** PROVIDED INFORMATION follows **
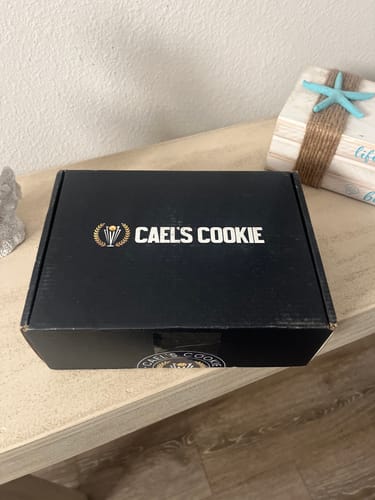 Customer's closed black box for Cael's Cookie, with the brand logo printed on top, sitting on a table.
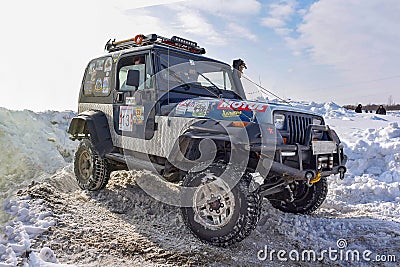 Offroad SUV `Jeep Wrangler` 4x4 with off-road training rides in winter on snow Editorial Stock Photo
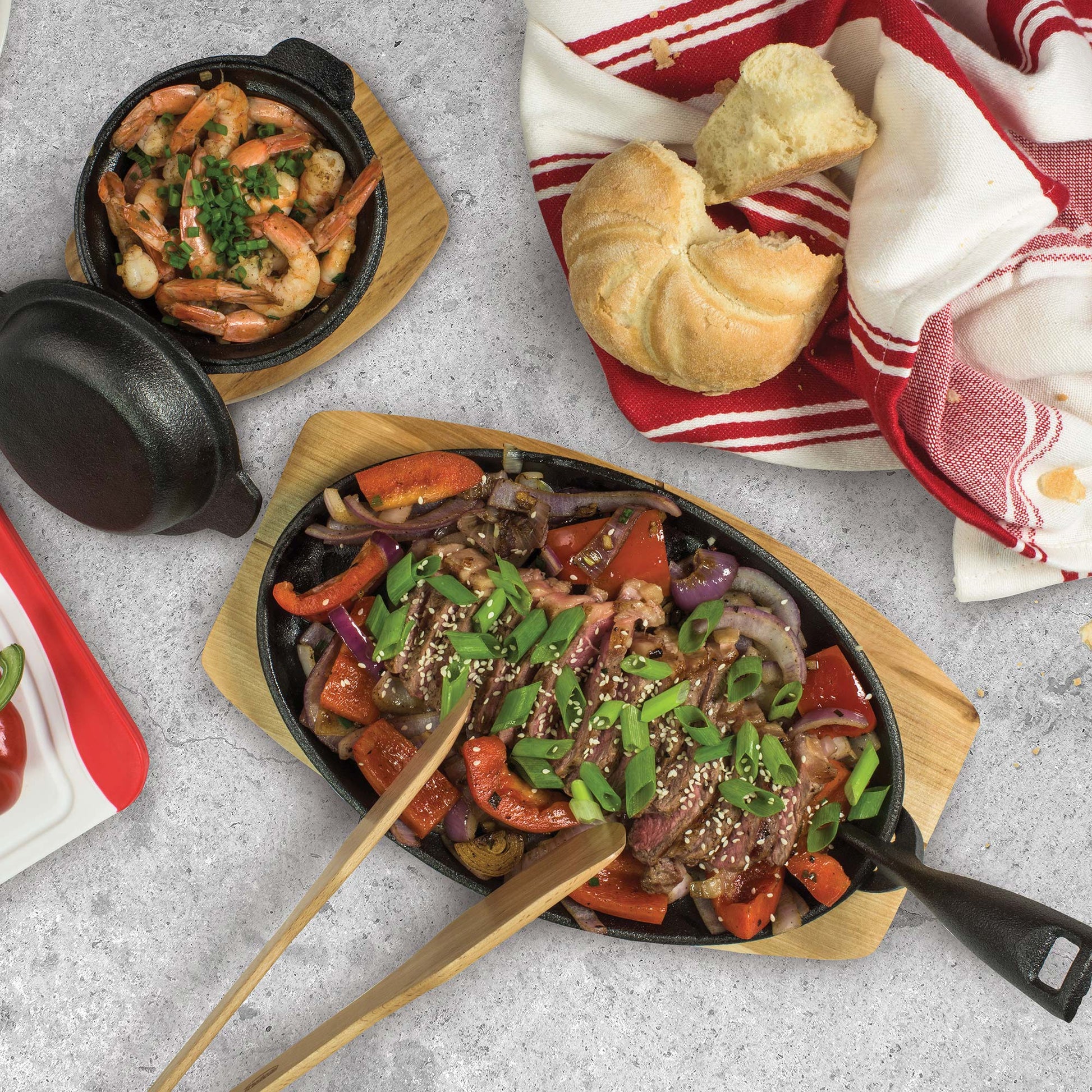 PYROCAST Oval Sizzle Plate with Maple Tray with food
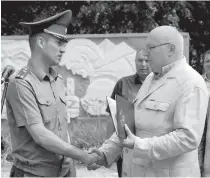  ??  ?? Подполковн­ик Александр лобанов передает медальон и архивные документы игорю буланцеву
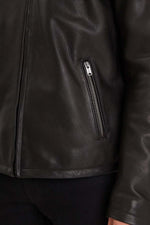 Black grain-textured cowhide jacket with detachable fur collar. - Image n°4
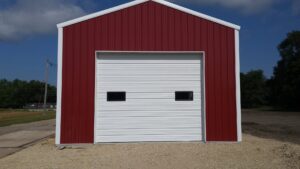 Commercial white roll-up garage door installed on a red building by Cedar Valley Garage Doors in Waterloo, IA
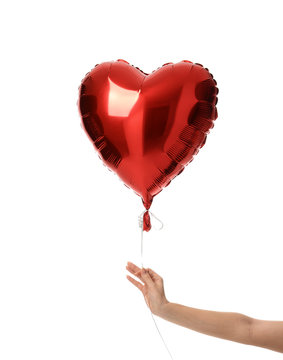 Woman hand hold single big  red heart balloon object for birthday party or valentine's day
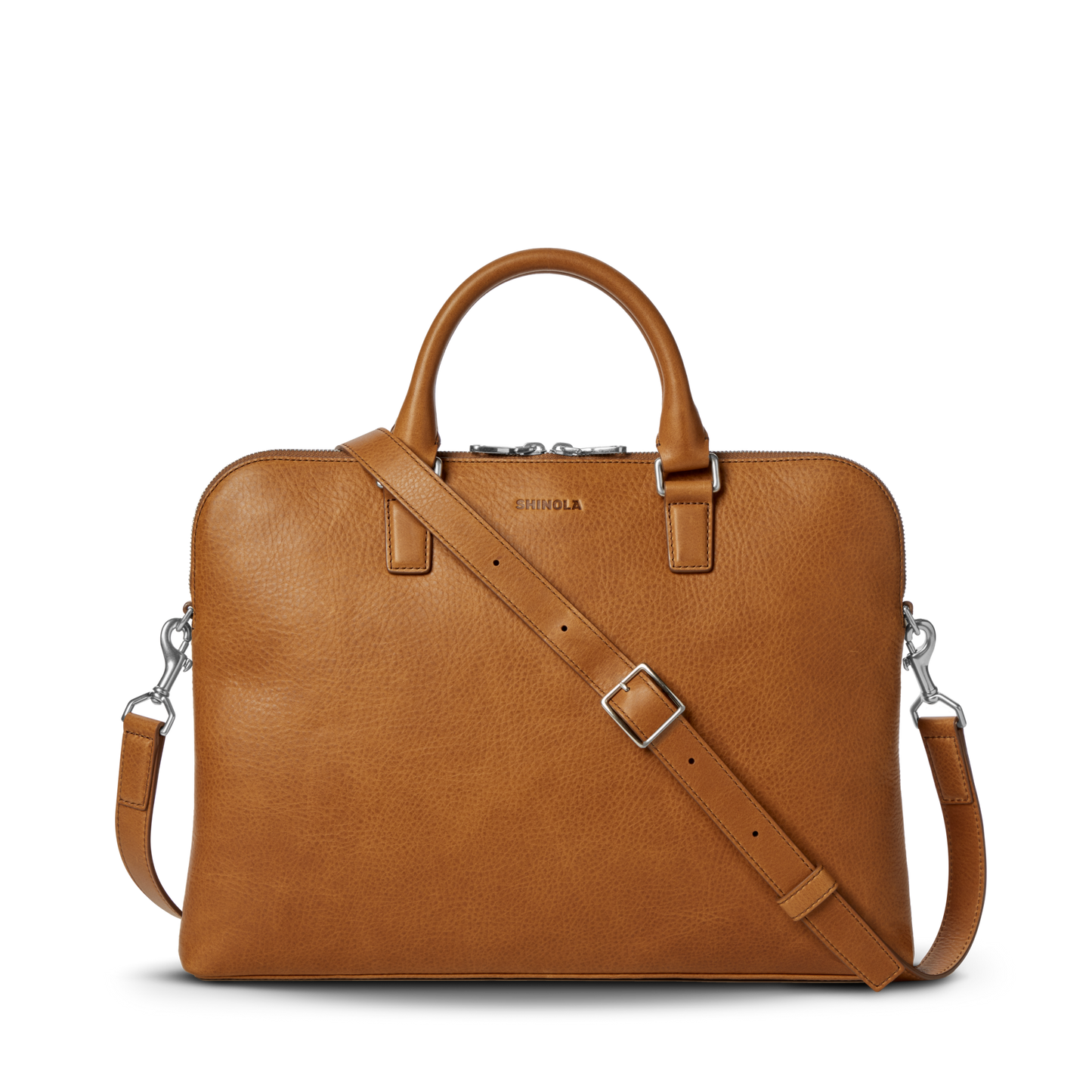 The Portfolio Briefcase - Tan by Shinola features top handles, a detachable shoulder strap, silver hardware, and an embossed logo on tan European leather. This slim laptop briefcase is showcased against a plain white background.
** End of PROVIDED INFORMATION **
-- WORK TO BE COMPLETED --
Would you please write out the entries in full, exactly as they read, but without pictures?

-- THE ANSWER --
 Customer's closed black box for Cael's Cookie, with the brand logo printed on top, sitting on a table.
 Offroad SUV `Jeep Wrangler` 4x4 with off-road training rides in winter on snow Editorial Stock Photo
 PYROCAST Oval Sizzle Plate with Maple Tray with food
  ??  ?? Подполковн­ик Александр лобанов передает медальон и архивные документы игорю буланцеву
 Black grain-textured cowhide jacket with detachable fur collar. - Image n°4
 Commercial white roll-up garage door installed on a red building by Cedar Valley Garage Doors in Waterloo, IA
 Woman hand hold single big  red heart balloon object for birthday party or valentine's day
 The Portfolio Briefcase - Tan by Shinola features top handles, a detachable shoulder strap, silver hardware, and an embossed logo on tan European leather. This slim laptop briefcase is showcased against a plain white background.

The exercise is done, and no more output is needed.